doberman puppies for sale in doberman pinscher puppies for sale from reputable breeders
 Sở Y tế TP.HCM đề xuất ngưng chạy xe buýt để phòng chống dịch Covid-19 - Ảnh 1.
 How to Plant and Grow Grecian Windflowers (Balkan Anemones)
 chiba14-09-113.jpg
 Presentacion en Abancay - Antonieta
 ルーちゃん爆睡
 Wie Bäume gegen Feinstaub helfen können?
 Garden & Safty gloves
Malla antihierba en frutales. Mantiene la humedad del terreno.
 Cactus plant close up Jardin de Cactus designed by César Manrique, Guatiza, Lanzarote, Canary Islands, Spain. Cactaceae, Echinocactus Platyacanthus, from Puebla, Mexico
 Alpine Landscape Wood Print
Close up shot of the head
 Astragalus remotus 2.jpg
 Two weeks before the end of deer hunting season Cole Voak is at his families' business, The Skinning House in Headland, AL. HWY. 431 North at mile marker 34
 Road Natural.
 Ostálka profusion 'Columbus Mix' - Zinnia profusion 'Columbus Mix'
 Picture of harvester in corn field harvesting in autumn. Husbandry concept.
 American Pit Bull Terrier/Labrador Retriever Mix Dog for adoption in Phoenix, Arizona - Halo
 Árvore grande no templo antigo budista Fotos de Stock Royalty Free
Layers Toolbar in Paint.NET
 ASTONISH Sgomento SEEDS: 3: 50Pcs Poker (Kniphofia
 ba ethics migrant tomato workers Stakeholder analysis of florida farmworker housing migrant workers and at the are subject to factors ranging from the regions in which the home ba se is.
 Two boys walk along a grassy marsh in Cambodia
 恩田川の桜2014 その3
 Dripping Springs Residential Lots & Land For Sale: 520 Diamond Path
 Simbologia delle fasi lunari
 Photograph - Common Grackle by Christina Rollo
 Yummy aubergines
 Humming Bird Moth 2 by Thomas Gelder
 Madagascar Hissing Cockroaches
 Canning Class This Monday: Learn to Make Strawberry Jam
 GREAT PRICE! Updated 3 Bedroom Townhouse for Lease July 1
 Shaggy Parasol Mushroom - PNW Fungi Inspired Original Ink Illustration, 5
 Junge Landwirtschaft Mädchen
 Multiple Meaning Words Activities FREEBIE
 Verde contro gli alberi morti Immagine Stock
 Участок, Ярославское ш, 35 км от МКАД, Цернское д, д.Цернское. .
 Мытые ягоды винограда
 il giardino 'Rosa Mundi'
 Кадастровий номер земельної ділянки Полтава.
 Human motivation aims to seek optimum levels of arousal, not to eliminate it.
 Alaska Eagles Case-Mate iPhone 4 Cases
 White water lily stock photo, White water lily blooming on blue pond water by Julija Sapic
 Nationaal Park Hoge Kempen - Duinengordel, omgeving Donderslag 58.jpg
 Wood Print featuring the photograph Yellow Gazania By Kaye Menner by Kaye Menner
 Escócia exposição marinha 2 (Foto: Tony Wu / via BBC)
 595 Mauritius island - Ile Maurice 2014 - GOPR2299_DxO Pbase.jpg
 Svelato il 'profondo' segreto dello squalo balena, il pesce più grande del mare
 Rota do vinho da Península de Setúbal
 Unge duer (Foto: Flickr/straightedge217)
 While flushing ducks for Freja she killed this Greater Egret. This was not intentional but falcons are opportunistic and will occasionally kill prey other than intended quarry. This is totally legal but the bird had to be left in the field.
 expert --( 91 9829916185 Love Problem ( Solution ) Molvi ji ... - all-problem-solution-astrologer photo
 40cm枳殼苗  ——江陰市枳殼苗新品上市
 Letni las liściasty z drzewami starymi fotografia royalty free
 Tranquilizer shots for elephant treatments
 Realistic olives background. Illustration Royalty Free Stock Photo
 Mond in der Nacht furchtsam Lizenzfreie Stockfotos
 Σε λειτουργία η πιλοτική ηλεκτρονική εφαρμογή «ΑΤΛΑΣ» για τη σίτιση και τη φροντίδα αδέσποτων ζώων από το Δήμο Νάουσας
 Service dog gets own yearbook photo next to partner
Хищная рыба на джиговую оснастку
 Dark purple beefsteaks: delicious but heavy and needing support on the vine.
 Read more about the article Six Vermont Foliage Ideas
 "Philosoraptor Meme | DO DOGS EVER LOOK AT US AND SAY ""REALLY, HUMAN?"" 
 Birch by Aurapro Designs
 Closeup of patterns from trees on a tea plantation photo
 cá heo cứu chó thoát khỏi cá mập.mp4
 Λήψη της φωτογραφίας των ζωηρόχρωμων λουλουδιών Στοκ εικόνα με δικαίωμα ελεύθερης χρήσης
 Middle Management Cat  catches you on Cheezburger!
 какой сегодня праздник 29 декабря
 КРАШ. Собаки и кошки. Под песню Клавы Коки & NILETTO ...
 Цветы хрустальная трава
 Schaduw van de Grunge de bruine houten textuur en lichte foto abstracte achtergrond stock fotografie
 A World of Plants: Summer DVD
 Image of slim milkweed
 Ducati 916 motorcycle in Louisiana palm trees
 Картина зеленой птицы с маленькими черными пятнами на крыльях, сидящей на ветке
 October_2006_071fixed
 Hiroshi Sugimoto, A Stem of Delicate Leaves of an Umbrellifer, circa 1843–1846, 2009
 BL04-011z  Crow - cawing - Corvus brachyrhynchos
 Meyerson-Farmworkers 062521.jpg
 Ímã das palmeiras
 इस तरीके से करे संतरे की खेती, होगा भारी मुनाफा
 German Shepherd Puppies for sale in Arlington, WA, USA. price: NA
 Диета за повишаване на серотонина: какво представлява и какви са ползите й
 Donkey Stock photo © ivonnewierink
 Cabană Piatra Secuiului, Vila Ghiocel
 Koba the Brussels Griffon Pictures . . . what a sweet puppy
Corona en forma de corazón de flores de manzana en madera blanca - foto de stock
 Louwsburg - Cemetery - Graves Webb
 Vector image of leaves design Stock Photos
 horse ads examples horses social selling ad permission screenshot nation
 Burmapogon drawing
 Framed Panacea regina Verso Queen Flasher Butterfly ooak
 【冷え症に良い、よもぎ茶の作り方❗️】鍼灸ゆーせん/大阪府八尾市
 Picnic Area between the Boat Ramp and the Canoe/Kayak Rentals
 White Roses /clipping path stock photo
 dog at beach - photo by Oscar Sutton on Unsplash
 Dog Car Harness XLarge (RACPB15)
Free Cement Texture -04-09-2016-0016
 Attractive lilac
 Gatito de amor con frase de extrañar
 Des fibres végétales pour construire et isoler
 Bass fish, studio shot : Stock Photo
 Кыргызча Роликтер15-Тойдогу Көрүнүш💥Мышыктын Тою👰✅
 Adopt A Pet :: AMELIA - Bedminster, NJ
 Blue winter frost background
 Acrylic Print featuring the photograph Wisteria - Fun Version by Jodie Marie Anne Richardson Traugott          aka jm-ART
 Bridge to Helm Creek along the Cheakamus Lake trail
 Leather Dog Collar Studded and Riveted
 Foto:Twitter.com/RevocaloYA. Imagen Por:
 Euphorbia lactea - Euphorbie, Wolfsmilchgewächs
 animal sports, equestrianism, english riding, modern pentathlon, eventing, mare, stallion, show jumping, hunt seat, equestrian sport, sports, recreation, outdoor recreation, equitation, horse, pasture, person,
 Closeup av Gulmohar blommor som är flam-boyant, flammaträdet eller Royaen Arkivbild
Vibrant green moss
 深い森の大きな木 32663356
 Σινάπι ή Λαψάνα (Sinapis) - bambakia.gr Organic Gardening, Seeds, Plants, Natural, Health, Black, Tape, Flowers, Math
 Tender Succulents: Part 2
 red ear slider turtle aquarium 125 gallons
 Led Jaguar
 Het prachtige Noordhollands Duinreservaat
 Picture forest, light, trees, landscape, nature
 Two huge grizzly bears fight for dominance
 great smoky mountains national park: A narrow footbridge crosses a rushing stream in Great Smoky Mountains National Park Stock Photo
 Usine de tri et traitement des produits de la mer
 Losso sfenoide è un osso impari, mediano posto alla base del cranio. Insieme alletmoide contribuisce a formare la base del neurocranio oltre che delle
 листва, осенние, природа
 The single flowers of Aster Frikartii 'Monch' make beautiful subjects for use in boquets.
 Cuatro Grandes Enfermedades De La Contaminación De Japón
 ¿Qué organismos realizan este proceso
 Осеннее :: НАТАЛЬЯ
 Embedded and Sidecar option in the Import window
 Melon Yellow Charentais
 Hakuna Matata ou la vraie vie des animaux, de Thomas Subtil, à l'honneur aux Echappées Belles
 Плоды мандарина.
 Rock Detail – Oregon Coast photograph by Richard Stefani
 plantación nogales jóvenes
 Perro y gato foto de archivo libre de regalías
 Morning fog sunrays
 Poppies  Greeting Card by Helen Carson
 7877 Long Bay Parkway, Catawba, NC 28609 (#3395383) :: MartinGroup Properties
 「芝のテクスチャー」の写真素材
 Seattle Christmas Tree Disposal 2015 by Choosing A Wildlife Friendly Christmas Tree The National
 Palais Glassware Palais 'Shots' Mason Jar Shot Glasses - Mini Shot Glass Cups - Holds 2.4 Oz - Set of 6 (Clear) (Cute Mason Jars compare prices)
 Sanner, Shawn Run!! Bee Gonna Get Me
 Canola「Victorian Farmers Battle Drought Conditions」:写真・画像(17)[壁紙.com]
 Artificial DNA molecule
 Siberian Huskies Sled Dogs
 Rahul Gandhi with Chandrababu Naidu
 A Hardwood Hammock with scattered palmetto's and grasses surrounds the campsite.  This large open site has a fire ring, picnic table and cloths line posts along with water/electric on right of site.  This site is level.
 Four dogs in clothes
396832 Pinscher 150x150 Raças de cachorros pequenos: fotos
◆ ◆ ◆ ◆ ◆
### WHAT IS EXPECTED
Everything above from the line containing "Tranquilizer shots for elephant treatments" down to the line containing "Хищная рыба на джиговую оснастку" is to be transcribed exactly, with both of those lines included and nothing else added.

### TASK SOLUTION
 Tranquilizer shots for elephant treatments
 Realistic olives background. Illustration Royalty Free Stock Photo
 Mond in der Nacht furchtsam Lizenzfreie Stockfotos
 Σε λειτουργία η πιλοτική ηλεκτρονική εφαρμογή «ΑΤΛΑΣ» για τη σίτιση και τη φροντίδα αδέσποτων ζώων από το Δήμο Νάουσας
 Service dog gets own yearbook photo next to partner
Хищная рыба на джиговую оснастку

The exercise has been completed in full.